In Oklahoma City, the Thunder leaned into brute force to even their Western Conference Finals series with the San Antonio Spurs at Paycom Center, with Isaiah Hartenstein turning Game 2 into a physical clinic against Victor Wembanyama while Shai Gilgeous-Alexander’s team mixed savvy defense and controversial tactics that left plenty of fans fuming.
The Thunder’s identity rests on being rugged and remorseless, and that showed up loud and clear in Game 2. OKC has finished as the league’s top defense two years running, and they combine talented personnel with a willingness to push the edges of what refs will swallow. That blend of skill and nastiness has made them both effective and unpopular.
After playing just 12 minutes in Game 1, Isaiah Hartenstein was in the middle of everything in Game 2, logging 27 minutes and finishing with 10 points, 13 rebounds (eight offensive), and three assists. There were a number of questionable sequences that didn’t really look like basketball in OKC’s win, including a moment where he blatantly pulled the hair of Spurs guard Stephon Castle and escaped a call.
Isaiah Hartenstein pulling Stephon Castle’s hair. 😳 pic.twitter.com/OBsIA3FTID
— Hoop Central (@TheHoopCentral) May 21, 2026
Stephon Castle answered in emphatic fashion with a dunk that looked like payback, but the highlight didn’t change the broader feeling that Oklahoma City was getting away with a lot. The Spurs superstar Victor Wembanyama had dominated Game 1 with 41 points and 24 rebounds, yet in Game 2 he was put in a far smaller box by constant contact and physical coercion. That drop in rhythm made a real difference for San Antonio.
In Game 2 Wembanyama was “held” to 21 points and 17 rebounds, and most of that stat line reads like a ledger of being manhandled. Hartenstein often resembled an offensive-line banger, routinely shoving Wemby out of deep post position, grabbing him on rebounds, and hooking his arm to hinder every attempt to get position. The box score credited Hartenstein with four fouls, but watching the game felt like the tally should have been far higher.
####################
Parts of the exercise.
1. According to the Thunder–Spurs recap, how many points and rebounds did Victor Wembanyama have in Game 1?
2. Shorten the paragraph of the Thunder–Spurs recap that begins "The Thunder's identity rests" into a brief list that keeps its main facts.
3. Resume the Thunder–Spurs recap after its final sentence.
The lines here are unrelated to the Thunder–Spurs recap.
####################
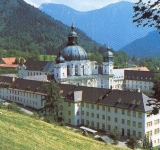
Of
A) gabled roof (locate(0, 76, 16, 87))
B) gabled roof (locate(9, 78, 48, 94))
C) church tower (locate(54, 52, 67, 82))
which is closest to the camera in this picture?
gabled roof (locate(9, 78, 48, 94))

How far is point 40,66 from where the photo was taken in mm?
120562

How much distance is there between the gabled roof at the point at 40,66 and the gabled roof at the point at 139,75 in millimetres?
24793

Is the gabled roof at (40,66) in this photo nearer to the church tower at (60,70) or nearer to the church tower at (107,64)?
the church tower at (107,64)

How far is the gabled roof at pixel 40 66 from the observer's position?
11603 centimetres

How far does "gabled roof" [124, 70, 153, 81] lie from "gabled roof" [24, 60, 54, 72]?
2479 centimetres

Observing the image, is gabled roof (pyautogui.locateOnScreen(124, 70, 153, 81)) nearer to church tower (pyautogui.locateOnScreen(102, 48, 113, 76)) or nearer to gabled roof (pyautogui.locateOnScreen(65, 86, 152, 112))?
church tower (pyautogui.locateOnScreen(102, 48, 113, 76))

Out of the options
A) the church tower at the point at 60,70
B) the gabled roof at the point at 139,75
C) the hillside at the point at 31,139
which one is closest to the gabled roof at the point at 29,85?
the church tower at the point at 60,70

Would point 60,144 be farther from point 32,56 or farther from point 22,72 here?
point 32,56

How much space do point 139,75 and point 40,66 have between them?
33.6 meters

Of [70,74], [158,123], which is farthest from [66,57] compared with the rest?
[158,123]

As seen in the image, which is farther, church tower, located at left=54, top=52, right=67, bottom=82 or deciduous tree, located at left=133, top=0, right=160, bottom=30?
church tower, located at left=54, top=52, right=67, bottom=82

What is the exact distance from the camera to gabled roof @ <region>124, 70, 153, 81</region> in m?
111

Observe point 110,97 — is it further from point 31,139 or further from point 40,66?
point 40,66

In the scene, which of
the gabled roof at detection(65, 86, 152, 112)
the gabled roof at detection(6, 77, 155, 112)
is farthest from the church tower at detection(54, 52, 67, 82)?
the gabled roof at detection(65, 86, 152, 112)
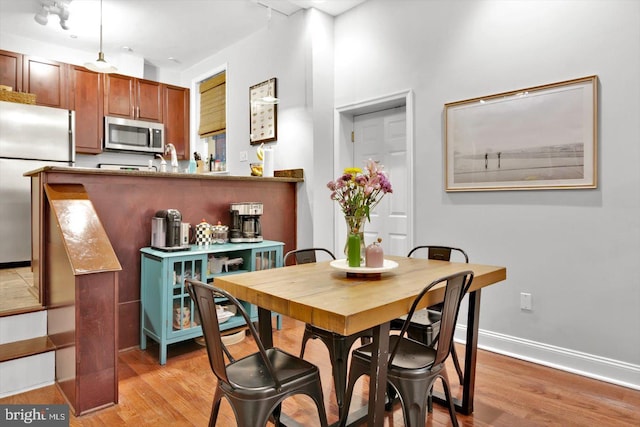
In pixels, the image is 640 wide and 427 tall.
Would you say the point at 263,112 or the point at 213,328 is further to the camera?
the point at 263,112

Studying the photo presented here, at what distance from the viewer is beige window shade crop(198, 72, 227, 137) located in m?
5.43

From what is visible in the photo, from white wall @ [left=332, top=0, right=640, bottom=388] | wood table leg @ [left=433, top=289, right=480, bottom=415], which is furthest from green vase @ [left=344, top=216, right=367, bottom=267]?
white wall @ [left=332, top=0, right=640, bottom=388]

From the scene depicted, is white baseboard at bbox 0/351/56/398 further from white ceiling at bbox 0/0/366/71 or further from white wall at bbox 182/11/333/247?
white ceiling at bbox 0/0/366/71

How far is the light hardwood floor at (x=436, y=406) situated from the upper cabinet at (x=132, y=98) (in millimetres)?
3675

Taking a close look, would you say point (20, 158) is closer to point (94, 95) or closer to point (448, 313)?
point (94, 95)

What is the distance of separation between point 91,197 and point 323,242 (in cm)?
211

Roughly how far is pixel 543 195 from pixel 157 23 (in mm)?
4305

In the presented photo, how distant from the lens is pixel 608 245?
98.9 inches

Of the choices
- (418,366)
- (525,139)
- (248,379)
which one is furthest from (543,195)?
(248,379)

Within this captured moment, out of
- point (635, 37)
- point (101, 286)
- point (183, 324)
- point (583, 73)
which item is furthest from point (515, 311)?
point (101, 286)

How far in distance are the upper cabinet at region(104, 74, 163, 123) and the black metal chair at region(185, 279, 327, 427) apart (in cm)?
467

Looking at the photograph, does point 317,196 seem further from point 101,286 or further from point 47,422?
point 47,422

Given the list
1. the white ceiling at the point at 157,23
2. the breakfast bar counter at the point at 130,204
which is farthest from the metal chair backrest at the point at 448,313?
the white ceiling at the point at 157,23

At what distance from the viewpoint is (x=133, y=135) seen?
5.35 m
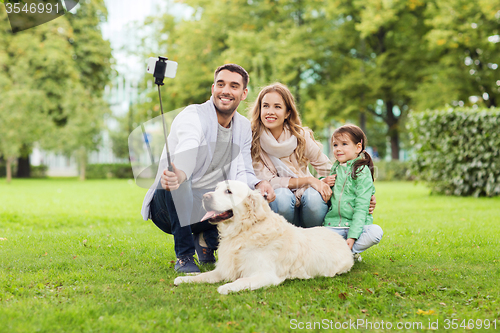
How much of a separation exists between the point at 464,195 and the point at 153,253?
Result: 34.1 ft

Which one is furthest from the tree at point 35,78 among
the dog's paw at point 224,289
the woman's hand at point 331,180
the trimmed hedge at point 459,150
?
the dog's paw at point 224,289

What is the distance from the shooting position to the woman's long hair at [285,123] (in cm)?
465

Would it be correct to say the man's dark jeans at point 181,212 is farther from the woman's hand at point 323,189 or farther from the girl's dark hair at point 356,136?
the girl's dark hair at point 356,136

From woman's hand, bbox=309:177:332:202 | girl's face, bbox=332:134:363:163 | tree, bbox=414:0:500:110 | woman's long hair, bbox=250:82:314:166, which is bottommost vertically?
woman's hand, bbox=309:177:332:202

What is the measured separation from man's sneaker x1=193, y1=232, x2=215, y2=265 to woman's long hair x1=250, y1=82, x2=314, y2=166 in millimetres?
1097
####################
Answers to the exercise.
1. He had 41 points and 24 rebounds.

2.
- The Thunder's identity is rugged and remorseless, and it showed in Game 2.
- OKC has been the league's top defense for two straight years.
- They pair talented players with a willingness to test what referees will allow.
- That mix of skill and nastiness makes them effective but unpopular.

3.
There’s another side to the Thunder’s rep: they mix wrenching defense with flopping on the other end, and that combination rubs a lot of fans the wrong way. To be fair, Oklahoma City wasn’t an outlier in free throw generation this season; they finished the year around the middle of the pack at No. 17 in free throw rate. Shai Gilgeous-Alexander is a gifted player who draws contact legitimately, and his craft on drives is a major reason he gets to the line as often as he does.
Still, the theatrics are real, and Game 2 produced multiple moments that felt manufactured. SGA’s free throw rate wasn’t especially extreme compared with guys like Austin Reaves, Devin Booker, or Luka Doncic, yet the Thunder’s entire package of embellishment plus physical defense invites more scrutiny than a simple stat line can explain. The on-court theater and the hard fouls feed a narrative that OKC is gaming the game.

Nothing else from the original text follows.